=== Directive 1 ===
In the records, copy the lines from the one containing "Looking at the image, of" through the end of the records, inclusive, and change "closer" to "nearer" everywhere in them while leaving everything else as it is.

=== Document passage ===

---

CITY OF HAMILTON, Plаintiff-Appellee, - vs - NICHOLAS J. DIGONNO, et al., Defendants-Appellants.
CASE NO. CA2012-05-108
IN THE COURT OF APPEALS TWELFTH APPELLATE DISTRICT OF OHIO BUTLER COUNTY
1/22/2013
[Cite as Hamilton v. Digonno, 2013-Ohio-151.]
CIVIL APPEAL FROM BUTLER COUNTY COURT OF COMMON PLEAS Case No. CV2010-04-1492
David T. Davidson, 127 North Second Street, P.O. Box 567, Hamilton, Ohio 45011, for defendant-appellant, Nicholas J. Digonno
Kim Winters, 917 Dayton Street, Hamilton, Ohio 45011, defendant, pro se
National Check Bureau, 10625 Techwoods Drive, Cincinnati, Ohio 45242, defendant, pro se
Michael T. Gmoser, Butler County Prosecuting Attorney, Government Services Center, 315 High Street, 11th Floor, Hamilton, Ohio 45011, for defendant, Nancy Nix, Treasurer and Roger Reynolds, Auditor
Nicholas J. Pantel, 221 East Fourth Street, Suite 400, Cincinnati, Ohio 45202 for defendant, United States
OPINION
PIPER, J.

---

=== Directive 2 ===
What appellate case number does the Hamilton v. Digonno header give?

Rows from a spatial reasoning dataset
---

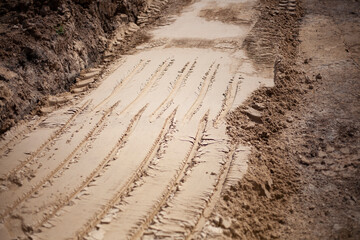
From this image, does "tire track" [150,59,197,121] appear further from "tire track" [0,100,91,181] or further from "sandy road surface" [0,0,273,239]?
"tire track" [0,100,91,181]

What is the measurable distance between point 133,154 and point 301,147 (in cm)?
197

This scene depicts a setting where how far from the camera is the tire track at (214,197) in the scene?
7.83ft

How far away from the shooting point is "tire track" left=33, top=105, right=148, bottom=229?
8.56ft

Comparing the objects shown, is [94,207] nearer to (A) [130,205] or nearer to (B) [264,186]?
(A) [130,205]

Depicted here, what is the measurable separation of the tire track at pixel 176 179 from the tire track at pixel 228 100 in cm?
15

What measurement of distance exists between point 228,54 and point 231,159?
2.42 m

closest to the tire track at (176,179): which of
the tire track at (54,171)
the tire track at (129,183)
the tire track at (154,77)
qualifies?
the tire track at (129,183)

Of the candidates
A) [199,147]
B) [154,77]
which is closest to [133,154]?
[199,147]

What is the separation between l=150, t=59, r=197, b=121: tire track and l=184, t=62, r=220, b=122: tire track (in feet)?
0.96

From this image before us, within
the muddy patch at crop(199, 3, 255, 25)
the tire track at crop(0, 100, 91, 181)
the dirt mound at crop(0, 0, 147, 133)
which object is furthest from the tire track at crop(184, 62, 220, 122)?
the dirt mound at crop(0, 0, 147, 133)

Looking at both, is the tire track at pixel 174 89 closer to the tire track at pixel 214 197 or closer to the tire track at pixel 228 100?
the tire track at pixel 228 100

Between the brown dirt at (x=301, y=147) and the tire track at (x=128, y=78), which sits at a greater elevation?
the tire track at (x=128, y=78)

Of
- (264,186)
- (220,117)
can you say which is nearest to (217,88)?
(220,117)

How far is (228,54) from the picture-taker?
4.82m
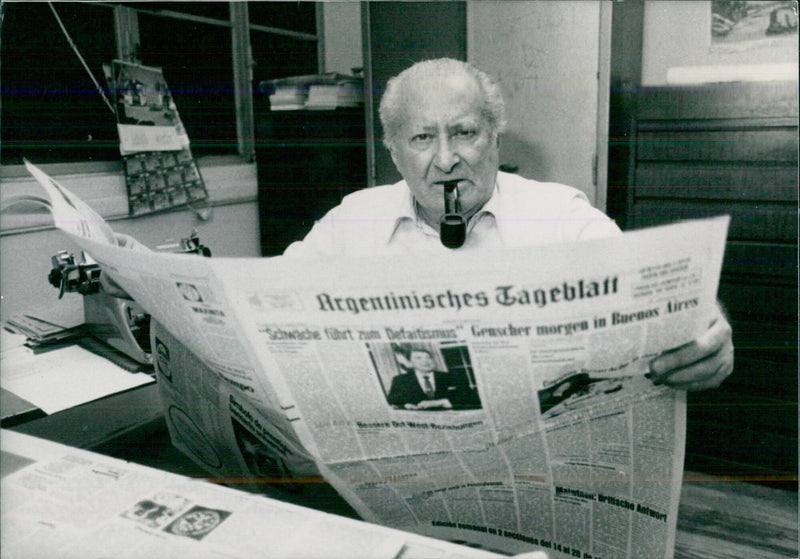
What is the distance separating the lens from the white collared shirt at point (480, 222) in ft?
3.74

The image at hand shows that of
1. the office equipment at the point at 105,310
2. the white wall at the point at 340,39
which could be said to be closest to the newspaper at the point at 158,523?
the office equipment at the point at 105,310

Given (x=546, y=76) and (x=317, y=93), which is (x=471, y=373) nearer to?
(x=546, y=76)

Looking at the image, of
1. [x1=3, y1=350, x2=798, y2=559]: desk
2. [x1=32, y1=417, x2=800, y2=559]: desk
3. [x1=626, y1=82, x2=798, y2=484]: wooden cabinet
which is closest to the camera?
[x1=3, y1=350, x2=798, y2=559]: desk

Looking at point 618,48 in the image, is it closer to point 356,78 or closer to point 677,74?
point 677,74

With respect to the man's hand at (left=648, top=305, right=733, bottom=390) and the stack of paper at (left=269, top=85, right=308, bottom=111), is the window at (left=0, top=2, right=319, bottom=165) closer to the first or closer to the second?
the stack of paper at (left=269, top=85, right=308, bottom=111)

---

=== Correct response 1 ===
Looking at the image, of
1. [x1=3, y1=350, x2=798, y2=559]: desk
2. [x1=32, y1=417, x2=800, y2=559]: desk
3. [x1=626, y1=82, x2=798, y2=484]: wooden cabinet
which is closest to the camera?
[x1=3, y1=350, x2=798, y2=559]: desk

Looking at point 618,48 in the image, is it nearer to point 356,78 or nearer to point 677,74?
point 677,74

With respect to the man's hand at (left=648, top=305, right=733, bottom=390) and the stack of paper at (left=269, top=85, right=308, bottom=111), is the window at (left=0, top=2, right=319, bottom=165) nearer to the first or nearer to the second?
the stack of paper at (left=269, top=85, right=308, bottom=111)

=== Correct response 2 ===
CA2012-05-108